• _Required task 1_:
In the Tuscan cooking piece, repeat the passage starting at the words "Tuscan Cooking Adventure" and ending after "(somewhere in Tuscany)".
• _Required task 2_:
According to the Tuscan cooking piece, how long had Peggy Markel spent building relationships in the region?

• _Selected excerpt_:
* begin *

Tuscan Cooking Adventure

 

 

Ponte Vecchio Florence Italy

In the fall, I embarked on a culinary adventure to Tuscany that still leaves me spellbound — it was an incredible time filled with amazing people, adventures and food. We had spent some time in Florence years ago and I was excited to return and dig deep into exploring the cuisine and sharpen my skills in the Tuscan kitchen.

with Kim and Joanna

Kim, Joanna and I (somewhere in Tuscany)

 

Italy is vast and the culinary regions are distinctive. Lucky for us, we had enlisted Peggy Markel to be our guide. She seemed like the perfect person to contact when we began dreaming up this trip. With over two decades of building relationships, Peggy was able to connect us with the greatest chefs of the region. The bonus — she’s lovely, talented and knows her way around every corner of Tuscany.

* end *

• _Provided material_:
* begin *

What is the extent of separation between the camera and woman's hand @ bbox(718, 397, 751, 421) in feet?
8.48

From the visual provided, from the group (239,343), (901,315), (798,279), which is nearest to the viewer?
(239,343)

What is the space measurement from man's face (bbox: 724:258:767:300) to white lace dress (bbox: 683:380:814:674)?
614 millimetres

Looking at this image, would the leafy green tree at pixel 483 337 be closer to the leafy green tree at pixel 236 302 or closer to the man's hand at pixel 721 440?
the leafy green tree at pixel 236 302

* end *

• _Correct response 1_:
Tuscan Cooking Adventure

 

 

Ponte Vecchio Florence Italy

In the fall, I embarked on a culinary adventure to Tuscany that still leaves me spellbound — it was an incredible time filled with amazing people, adventures and food. We had spent some time in Florence years ago and I was excited to return and dig deep into exploring the cuisine and sharpen my skills in the Tuscan kitchen.

with Kim and Joanna

Kim, Joanna and I (somewhere in Tuscany)

• _Correct response 2_:
Over two decades.